O Secretário-Geral Guterres destacou uma série de disposições fundamentais do Pacto para o Futuro e dois anexos associados: um Pacto Digital Global e uma Declaração sobre as Gerações Futuras.
O pacto compromete os líderes mundiais a reformar o Conselho de Segurança de 15 membros, alinhando-o mais com o mundo de hoje e “corrigindo erros históricos contra África”, que não tem um assento permanente no Conselho de Segurança. Deverão também abordar a sub-representação da região Ásia-Pacífico e da América Latina.
Representa também “o primeiro apoio multilateral acordado para o desarmamento nuclear em mais de uma década”, disse Guterres, e “compromete-se a tomar medidas para prevenir uma corrida armamentista no espaço e regular o uso de armas letais autónomas”.
O Pacto Digital Global “inclui o primeiro acordo verdadeiramente universal para a governação internacional da inteligência artificial”, disse o chefe da ONU.
O pacto compromete os líderes a estabelecer um órgão científico internacional independente nas Nações Unidas para promover a compreensão científica da IA e dos seus riscos e oportunidades. Também compromete a ONU a iniciar um diálogo global sobre a governação da IA com todas as principais partes interessadas.
Segundo Guterres, as medidas do pacto também incluem medidas “para permitir uma resposta imediata e coordenada a choques complexos” como as pandemias. E inclui “um compromisso inovador dos governos para ouvir os jovens e envolvê-los na tomada de decisões”.
Sobre os direitos humanos, Guterres disse: “Perante a crescente misoginia e as restrições aos direitos reprodutivos das mulheres, os governos assumiram um forte compromisso de desmantelar as barreiras legais, sociais e económicas que impedem as mulheres e as raparigas de alcançarem o seu potencial em todas as áreas”.
As negociações sobre o pacto foram lideradas pela Alemanha e pela Namíbia durante 18 meses.
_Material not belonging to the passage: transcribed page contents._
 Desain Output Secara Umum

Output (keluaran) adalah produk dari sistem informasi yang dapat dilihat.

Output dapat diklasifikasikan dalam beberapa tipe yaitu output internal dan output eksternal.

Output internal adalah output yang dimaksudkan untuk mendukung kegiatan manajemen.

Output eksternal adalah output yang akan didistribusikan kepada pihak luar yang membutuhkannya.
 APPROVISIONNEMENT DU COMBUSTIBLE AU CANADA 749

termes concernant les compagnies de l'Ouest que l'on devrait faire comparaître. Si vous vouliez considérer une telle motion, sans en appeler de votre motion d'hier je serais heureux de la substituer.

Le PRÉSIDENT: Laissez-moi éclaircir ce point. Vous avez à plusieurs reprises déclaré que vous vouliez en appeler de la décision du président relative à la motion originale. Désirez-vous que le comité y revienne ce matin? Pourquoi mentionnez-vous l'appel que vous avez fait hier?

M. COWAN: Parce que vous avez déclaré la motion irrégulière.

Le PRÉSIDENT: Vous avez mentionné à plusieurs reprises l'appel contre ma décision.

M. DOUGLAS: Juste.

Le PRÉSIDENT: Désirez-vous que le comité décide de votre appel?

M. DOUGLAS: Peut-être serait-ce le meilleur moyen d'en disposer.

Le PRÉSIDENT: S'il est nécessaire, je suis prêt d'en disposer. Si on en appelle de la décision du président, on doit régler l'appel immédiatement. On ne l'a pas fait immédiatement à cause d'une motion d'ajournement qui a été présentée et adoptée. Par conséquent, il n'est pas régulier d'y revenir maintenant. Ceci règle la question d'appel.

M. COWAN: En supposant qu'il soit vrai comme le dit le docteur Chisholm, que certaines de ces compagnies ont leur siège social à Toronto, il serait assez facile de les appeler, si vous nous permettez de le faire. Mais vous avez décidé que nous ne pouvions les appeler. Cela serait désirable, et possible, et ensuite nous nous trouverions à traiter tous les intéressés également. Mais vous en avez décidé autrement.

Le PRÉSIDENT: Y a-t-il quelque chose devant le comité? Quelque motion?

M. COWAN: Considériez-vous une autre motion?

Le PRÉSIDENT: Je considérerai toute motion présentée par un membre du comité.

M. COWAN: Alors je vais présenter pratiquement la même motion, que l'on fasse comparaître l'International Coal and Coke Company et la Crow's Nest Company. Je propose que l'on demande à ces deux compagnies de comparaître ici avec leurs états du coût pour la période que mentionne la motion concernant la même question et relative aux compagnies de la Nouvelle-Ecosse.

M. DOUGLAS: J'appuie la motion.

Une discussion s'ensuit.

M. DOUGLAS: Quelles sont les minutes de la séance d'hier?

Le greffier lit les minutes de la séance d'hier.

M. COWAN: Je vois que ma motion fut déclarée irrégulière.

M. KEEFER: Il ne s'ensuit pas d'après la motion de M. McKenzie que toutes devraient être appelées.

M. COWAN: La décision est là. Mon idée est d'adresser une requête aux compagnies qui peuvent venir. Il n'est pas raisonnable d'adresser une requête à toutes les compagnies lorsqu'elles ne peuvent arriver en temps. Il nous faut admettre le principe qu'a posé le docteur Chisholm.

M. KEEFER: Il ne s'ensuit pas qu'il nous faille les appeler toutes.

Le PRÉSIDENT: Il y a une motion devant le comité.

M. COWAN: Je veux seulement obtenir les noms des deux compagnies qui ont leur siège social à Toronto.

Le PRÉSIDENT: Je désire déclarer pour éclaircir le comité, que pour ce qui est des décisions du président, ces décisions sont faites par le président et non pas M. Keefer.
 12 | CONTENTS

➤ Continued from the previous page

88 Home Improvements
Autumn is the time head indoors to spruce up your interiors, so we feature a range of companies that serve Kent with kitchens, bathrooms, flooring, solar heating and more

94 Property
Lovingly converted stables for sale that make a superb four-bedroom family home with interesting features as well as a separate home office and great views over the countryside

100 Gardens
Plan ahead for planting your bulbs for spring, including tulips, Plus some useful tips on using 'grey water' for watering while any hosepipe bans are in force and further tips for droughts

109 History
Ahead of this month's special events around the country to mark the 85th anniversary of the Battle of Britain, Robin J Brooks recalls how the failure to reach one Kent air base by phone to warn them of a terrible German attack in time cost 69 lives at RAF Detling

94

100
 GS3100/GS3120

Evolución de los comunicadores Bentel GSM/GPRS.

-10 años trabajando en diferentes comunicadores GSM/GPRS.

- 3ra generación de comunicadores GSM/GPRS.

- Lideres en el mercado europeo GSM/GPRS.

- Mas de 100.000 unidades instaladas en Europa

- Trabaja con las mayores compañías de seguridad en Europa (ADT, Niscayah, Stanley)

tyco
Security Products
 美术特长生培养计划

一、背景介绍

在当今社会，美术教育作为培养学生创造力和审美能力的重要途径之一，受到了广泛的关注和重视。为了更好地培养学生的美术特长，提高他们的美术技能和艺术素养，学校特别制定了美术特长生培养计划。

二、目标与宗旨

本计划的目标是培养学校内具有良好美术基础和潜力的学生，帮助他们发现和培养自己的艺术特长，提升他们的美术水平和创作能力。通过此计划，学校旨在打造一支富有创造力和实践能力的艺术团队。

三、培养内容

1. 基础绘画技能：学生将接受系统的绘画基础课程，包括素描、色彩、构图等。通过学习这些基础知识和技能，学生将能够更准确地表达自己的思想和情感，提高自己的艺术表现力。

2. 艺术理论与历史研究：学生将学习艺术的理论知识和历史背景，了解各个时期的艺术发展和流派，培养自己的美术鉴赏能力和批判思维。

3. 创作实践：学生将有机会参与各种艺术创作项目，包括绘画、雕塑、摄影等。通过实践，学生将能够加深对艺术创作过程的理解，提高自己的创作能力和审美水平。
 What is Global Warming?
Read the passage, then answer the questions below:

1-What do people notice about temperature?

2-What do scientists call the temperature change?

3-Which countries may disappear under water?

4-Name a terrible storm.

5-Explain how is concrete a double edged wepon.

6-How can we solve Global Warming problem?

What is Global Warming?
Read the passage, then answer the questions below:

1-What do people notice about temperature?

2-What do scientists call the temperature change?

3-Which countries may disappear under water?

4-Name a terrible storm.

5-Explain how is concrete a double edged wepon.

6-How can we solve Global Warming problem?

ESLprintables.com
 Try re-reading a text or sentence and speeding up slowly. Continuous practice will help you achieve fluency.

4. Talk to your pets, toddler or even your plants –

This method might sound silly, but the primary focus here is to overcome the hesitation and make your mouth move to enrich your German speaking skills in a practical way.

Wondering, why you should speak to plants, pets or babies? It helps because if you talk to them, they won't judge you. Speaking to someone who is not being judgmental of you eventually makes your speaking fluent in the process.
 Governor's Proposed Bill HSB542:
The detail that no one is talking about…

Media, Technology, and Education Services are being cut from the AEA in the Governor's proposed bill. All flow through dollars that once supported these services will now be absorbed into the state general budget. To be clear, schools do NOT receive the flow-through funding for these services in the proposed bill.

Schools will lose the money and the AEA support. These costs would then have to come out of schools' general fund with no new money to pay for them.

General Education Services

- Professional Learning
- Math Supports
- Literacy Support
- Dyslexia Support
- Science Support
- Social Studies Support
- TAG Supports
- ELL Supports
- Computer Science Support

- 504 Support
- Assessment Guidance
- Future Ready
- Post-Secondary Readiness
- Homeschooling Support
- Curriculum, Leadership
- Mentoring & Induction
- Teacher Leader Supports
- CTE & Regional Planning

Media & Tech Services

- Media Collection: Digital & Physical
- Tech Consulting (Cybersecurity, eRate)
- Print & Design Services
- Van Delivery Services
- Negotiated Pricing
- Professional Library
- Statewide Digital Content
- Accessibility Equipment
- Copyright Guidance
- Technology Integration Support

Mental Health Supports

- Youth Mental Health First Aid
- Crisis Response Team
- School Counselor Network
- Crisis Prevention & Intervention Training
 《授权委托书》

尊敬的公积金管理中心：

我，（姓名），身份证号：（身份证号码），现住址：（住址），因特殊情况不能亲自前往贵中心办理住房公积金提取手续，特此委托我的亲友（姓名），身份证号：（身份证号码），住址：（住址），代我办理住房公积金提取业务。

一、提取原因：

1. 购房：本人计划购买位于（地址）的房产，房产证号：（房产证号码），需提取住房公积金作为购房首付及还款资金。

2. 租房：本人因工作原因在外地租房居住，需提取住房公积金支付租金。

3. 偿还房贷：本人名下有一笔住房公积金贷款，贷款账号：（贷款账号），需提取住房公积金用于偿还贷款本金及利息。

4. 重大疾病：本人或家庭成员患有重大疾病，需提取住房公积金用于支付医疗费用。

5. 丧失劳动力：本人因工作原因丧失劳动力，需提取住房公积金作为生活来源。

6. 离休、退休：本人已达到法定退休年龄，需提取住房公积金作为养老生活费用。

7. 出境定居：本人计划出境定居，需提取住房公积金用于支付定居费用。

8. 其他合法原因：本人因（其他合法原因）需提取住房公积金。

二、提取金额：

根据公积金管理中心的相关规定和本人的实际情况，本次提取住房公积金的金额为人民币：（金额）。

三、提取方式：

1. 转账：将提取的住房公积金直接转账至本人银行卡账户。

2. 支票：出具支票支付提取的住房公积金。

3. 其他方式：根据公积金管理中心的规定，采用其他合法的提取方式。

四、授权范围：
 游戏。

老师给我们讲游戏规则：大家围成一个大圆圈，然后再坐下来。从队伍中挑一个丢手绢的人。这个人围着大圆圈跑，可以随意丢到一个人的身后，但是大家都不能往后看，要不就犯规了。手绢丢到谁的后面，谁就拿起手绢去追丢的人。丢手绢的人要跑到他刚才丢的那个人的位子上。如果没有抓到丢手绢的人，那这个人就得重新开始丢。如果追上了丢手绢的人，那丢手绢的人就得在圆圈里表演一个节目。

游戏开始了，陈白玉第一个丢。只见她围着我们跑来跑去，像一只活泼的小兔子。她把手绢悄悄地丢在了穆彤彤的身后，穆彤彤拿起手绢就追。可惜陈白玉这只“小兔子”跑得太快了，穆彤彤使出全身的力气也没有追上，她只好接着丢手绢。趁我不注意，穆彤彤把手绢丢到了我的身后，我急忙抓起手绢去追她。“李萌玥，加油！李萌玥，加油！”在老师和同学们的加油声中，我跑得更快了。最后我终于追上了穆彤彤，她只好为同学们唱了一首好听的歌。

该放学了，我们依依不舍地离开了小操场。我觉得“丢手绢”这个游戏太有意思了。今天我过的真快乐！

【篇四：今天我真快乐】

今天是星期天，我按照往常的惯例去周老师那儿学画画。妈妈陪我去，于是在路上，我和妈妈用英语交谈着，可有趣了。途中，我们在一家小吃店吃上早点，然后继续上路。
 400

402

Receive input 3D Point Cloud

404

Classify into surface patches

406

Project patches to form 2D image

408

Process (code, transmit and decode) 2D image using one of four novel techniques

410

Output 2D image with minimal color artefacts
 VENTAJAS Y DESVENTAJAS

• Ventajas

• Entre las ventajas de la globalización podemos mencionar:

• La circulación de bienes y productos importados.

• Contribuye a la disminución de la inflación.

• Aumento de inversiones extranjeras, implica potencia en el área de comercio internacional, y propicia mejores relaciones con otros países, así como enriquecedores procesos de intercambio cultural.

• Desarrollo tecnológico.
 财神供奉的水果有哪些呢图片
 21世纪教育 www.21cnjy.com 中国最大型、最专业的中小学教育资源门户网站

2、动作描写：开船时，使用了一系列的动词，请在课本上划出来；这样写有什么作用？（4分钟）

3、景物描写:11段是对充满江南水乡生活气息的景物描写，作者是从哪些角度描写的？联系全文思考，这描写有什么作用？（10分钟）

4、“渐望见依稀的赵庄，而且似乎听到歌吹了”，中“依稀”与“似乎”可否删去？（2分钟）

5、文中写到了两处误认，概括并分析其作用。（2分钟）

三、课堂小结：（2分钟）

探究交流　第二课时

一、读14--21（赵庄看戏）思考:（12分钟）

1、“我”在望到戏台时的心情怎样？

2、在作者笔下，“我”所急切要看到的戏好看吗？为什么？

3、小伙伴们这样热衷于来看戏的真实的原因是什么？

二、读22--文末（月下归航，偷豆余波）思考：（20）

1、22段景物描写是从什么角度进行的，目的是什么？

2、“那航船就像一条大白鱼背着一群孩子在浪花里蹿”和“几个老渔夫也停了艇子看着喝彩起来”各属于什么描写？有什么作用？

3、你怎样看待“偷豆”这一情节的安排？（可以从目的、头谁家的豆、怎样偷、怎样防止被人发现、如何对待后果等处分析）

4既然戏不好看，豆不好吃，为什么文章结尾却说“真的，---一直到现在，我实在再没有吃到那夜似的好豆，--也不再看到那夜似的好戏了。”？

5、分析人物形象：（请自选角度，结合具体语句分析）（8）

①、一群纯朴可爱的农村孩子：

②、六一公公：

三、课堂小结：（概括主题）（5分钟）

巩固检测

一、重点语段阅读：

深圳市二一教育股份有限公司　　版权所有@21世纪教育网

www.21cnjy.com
O Presidente da Namíbia, Nangolo Mbumba, disse que os líderes devem sair da cimeira determinados a prosseguir um caminho para a paz – e não um caminho que conduza à “catástrofe ambiental, à crescente desigualdade, ao conflito global e à destruição e ao aumento de tecnologias perigosas que ameaçam a nossa segurança”.
O chanceler alemão, Olaf Scholz, alertou que se os países não se unirem e implementarem as mais de 50 medidas do pacto, “a história não só nos julgará… mas também os jovens de todo o mundo”.
“A estrada é rochosa”, disse ele. “Mas já foi diferente?”